*GOAL A*. In the Brevard College passage, reproduce word for word the part between "In addition to" and "real life situations.", inclusive.
*GOAL B*. Summarize the Brevard College passage in two sentences.
*GOAL C*. List every goal the Brevard College passage gives for the class on mission statements.

A mission that
matches the Mountains

Experiential Education that Inspires Action

Brevard College is committed to an experiential liberal arts education that encourages personal growth and inspires artistic, intellectual, and social action.

Faculty develop students’ ability to think, work in a group, and reflect upon and apply their learning to real-world problems.

Classrooms are student-centric and problem-based. Faculty use content to tackle important issues rather than just deliver information.

In addition to learning theory, students apply it to real situations. Faculty cultivate skills through individualized learning and performance.

Faculty also develop our students' abilities to work collaboratively in teams—creating the perfect combination of skills needed for real life situations.

Brevard rock gym

The Experiential Education Process


The professor develops student goals or outcomes and will create expectations for the class to set the group up for success in accomplishing the goals. Students know the purpose of what they are doing and why it is important. Here are the goals for a class on mission statements.

  1. Students can identify the qualities and components of an effective mission statement.
  2. Students can review corporate mission statements and evaluate their effectiveness and provide constructive feedback.
  3. Students can write a mission statement for an organization.


Students will read a background chapter and articles on mission statements and have a few critical questions to answer to get their minds engaged in the content.  Students bring their work and questions to class and are ready to discuss their learning from the reading. The class is organized, and expectations are set so that students can be productive during group work and challenge one another in the learning process.


The professor structures a discussion on the key points of effective mission statements in the reading. The professor can assess how well the students understand the core content by reviewing individual answers and by the quality of the discussion.   Students are encouraged to ask questions and challenge assumptions to aid in their understanding of the fundamentals. The students are involved in an activity to review and evaluate mission statements.  First, the group will evaluate examples of well-written mission statements and identify the key components.  Next, the group will assess mission statements that could use improvements, and the group will identify positive aspects of each mission and areas for improvement.  In small teams, the group works to revise a mission statement and share their work with the group.

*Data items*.
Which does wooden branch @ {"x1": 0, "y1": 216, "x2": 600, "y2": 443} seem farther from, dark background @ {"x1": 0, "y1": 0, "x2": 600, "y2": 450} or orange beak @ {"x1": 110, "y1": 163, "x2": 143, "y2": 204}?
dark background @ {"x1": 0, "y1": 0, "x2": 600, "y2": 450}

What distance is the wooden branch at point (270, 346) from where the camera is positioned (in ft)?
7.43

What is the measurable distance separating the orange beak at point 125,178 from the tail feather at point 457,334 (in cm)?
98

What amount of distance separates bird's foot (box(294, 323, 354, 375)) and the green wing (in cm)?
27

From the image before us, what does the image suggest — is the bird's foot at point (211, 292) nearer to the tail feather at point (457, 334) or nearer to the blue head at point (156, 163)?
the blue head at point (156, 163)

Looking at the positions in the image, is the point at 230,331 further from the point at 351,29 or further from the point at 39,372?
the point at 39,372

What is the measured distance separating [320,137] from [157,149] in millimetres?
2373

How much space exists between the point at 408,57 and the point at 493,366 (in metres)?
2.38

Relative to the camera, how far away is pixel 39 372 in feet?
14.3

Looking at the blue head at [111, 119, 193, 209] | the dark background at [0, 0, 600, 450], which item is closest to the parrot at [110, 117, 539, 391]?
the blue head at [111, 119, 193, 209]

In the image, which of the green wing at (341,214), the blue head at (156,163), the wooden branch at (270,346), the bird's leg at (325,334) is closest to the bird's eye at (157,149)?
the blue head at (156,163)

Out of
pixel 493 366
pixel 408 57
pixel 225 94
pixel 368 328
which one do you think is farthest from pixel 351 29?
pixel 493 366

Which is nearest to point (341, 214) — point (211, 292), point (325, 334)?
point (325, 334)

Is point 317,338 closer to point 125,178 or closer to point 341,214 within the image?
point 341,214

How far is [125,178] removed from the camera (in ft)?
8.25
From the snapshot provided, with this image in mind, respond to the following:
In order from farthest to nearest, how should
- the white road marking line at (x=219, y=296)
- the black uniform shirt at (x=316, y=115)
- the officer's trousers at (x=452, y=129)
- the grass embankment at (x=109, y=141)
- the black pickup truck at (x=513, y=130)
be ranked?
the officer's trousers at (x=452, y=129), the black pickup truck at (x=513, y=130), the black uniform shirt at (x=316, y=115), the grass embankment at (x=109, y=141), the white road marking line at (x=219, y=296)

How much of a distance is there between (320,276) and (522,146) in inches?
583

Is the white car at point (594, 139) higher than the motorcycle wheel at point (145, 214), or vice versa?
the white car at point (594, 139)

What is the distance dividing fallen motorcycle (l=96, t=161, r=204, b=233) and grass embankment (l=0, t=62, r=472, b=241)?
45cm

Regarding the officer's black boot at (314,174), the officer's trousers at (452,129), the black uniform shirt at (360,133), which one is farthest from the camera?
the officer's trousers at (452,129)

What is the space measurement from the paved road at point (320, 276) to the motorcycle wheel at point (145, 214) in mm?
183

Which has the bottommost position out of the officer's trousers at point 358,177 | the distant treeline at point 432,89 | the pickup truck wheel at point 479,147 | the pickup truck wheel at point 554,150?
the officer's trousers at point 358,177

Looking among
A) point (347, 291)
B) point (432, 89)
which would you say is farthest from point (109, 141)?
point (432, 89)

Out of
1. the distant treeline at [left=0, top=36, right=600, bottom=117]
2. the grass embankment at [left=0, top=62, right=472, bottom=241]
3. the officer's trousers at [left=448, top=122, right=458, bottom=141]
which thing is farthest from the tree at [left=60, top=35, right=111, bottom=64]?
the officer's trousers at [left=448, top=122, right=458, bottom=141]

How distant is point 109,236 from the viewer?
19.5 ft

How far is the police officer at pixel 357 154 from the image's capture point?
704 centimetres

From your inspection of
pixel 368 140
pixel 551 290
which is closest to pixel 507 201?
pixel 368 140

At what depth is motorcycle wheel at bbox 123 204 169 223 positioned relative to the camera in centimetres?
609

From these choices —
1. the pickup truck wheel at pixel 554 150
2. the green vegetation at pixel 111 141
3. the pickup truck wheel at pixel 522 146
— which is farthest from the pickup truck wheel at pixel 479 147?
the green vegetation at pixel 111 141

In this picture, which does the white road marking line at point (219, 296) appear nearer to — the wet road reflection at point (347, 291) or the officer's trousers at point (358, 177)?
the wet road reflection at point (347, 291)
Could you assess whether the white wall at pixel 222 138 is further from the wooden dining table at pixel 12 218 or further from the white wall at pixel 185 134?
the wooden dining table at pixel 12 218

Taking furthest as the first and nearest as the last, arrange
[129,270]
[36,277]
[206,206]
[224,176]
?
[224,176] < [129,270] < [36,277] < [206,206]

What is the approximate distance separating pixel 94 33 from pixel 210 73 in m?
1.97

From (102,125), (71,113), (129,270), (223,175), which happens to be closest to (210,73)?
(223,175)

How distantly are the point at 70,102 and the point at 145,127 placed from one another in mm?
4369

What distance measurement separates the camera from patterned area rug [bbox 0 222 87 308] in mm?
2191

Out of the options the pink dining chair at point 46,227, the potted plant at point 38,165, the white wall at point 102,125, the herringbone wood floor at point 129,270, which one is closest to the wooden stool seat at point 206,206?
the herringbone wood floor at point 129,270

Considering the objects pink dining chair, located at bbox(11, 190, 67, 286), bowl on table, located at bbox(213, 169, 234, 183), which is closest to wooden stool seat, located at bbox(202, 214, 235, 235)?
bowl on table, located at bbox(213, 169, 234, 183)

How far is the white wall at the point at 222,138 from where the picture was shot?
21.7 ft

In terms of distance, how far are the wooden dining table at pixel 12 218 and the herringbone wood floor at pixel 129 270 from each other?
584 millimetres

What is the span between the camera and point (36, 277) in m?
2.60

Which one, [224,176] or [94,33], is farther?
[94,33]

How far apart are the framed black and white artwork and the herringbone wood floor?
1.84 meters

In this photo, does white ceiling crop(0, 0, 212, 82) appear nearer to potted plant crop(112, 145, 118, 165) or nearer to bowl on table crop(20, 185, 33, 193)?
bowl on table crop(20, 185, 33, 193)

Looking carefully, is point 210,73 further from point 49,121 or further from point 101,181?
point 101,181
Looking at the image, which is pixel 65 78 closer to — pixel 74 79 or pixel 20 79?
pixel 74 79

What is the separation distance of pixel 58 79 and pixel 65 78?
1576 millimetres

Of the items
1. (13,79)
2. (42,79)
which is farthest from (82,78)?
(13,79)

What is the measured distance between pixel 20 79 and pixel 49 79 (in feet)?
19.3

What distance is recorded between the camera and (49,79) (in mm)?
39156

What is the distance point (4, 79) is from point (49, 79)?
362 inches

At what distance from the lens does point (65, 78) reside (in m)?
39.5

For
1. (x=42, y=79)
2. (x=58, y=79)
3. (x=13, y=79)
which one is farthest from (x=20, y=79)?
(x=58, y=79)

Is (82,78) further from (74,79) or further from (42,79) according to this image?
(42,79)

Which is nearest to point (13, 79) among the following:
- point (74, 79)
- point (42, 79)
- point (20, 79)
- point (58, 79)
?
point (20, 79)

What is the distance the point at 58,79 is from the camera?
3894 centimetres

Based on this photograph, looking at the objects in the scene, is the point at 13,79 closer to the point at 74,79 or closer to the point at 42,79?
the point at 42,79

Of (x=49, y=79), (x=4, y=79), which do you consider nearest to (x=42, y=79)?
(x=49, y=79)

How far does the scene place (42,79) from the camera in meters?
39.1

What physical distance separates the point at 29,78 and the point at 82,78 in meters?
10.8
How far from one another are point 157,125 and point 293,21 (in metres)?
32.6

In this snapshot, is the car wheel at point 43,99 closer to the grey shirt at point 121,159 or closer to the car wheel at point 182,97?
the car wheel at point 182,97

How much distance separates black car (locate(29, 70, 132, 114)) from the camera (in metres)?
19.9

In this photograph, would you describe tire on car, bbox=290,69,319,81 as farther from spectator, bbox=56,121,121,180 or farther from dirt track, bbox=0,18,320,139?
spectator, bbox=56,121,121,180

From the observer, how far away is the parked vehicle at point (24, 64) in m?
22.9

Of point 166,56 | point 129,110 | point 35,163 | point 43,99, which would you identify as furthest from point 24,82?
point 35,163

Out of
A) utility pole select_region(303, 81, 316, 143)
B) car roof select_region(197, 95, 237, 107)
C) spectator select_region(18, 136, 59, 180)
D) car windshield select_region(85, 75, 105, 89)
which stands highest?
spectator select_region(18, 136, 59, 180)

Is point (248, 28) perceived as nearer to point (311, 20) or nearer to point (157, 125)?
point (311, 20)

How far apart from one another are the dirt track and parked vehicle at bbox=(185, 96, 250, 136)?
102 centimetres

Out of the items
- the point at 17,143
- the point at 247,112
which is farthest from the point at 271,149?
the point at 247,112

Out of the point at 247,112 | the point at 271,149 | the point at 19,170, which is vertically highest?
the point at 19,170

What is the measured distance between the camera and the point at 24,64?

*FULL SOLUTION A*.
In addition to learning theory, students apply it to real situations. Faculty cultivate skills through individualized learning and performance.

Faculty also develop our students' abilities to work collaboratively in teams—creating the perfect combination of skills needed for real life situations.

*FULL SOLUTION B*. Brevard College is committed to an experiential liberal arts education with student-centric, problem-based classrooms, where faculty develop students' ability to think, work in teams, and apply their learning to real-world problems. In a class on mission statements, the professor sets goals, students prepare by reading and answering questions, and the group discusses, evaluates, and then revises mission statements in small teams.

*FULL SOLUTION C*.
1. Students can identify the qualities and components of an effective mission statement.
2. Students can review corporate mission statements and evaluate their effectiveness and provide constructive feedback.
3. Students can write a mission statement for an organization.